Awesome

Application of Vision Language Models with ROS 2 workshop

We explore how robots can perceive and understand their environment through the powerful combination of image understanding and natural language processing. This repository dives deep into the fascinating world of vision-language models for robotics applications, specifically utilizing the powerful Intel OpenVINO Toolkit.

This repository is presented as a workshop at the ROS meetup Lagos

Prerequisites

Ubuntu 22.04 or newer
ROS 2 Humble or newer
Python 3
Intel OpenVINO toolkit

Hardware Requirements

Please note that to run the code in this repository, you will need a device compatible with the Intel OpenVINO Toolkit.

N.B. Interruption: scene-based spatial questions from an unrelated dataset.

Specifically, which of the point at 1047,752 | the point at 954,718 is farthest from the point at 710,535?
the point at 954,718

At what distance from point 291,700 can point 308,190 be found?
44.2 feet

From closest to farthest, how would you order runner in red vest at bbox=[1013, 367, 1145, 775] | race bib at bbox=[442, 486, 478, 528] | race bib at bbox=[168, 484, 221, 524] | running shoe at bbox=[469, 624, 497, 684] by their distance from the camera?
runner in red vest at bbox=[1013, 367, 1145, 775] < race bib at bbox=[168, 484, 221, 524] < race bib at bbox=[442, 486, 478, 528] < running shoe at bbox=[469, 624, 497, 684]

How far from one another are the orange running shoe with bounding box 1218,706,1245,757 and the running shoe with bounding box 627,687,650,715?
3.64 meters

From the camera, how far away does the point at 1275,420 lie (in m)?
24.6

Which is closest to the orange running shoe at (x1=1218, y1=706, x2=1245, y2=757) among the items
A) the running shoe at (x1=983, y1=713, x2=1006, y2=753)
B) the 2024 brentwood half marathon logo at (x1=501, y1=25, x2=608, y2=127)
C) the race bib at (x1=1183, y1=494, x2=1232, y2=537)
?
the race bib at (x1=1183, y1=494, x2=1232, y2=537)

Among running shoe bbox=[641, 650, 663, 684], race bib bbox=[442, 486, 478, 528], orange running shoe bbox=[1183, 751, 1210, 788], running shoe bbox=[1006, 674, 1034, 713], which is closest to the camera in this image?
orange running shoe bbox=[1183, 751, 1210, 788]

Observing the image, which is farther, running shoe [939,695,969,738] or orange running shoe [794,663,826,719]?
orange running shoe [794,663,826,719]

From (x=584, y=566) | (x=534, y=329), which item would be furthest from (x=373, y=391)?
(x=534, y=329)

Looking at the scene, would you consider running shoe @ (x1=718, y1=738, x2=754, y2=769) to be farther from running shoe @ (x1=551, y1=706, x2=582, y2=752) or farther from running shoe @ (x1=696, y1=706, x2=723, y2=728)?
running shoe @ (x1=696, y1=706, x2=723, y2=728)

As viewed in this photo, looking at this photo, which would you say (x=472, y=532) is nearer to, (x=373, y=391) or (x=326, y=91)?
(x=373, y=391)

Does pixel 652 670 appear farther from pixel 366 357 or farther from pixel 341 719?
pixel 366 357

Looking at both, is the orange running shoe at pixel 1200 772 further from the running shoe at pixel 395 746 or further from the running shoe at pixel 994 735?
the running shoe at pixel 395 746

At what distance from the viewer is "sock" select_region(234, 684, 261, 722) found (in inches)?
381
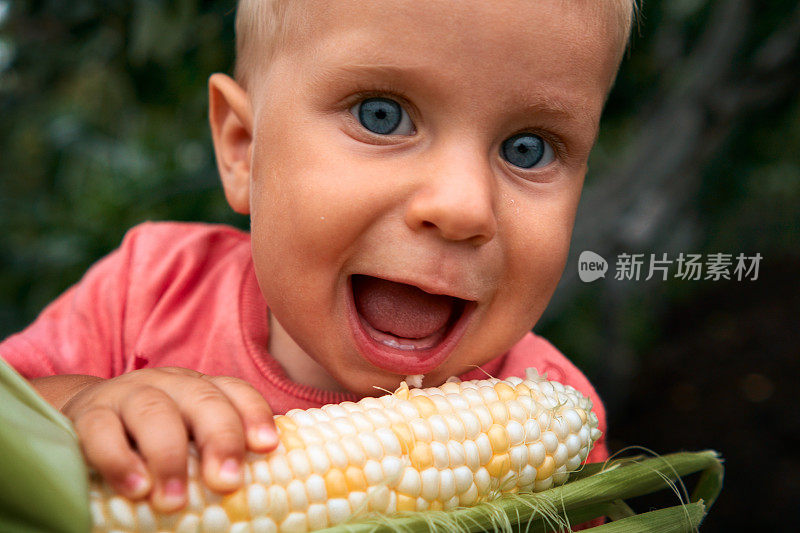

This typically includes Intel CPUs, Intel Neural Compute Sticks, or other Intel hardware supporting OpenVINO.

Create a ROS 2 colcon workspace

mkdir -p ~/ros2_ws/src

Create & Setup Python Virtual Environment

cd ~/ros2_ws

virtualenv -p python3 ./vlm-venv                      
source ./vlm-venv/bin/activate

# Make sure that colcon doesn’t try to build the venv
touch ./vlm-venv/COLCON_IGNORE

Install Python dependencies

pip install timm --extra-index-url https://download.pytorch.org/whl/cpu  # is needed for torch

pip install "openvino>=2024.1" "torch>=2.1" opencv-python supervision transformers yapf pycocotools addict "gradio>=4.19" tqdm

Add your Python virtual environment package path

Make sure to update <<YOUR_USER_NAME>> with your system username.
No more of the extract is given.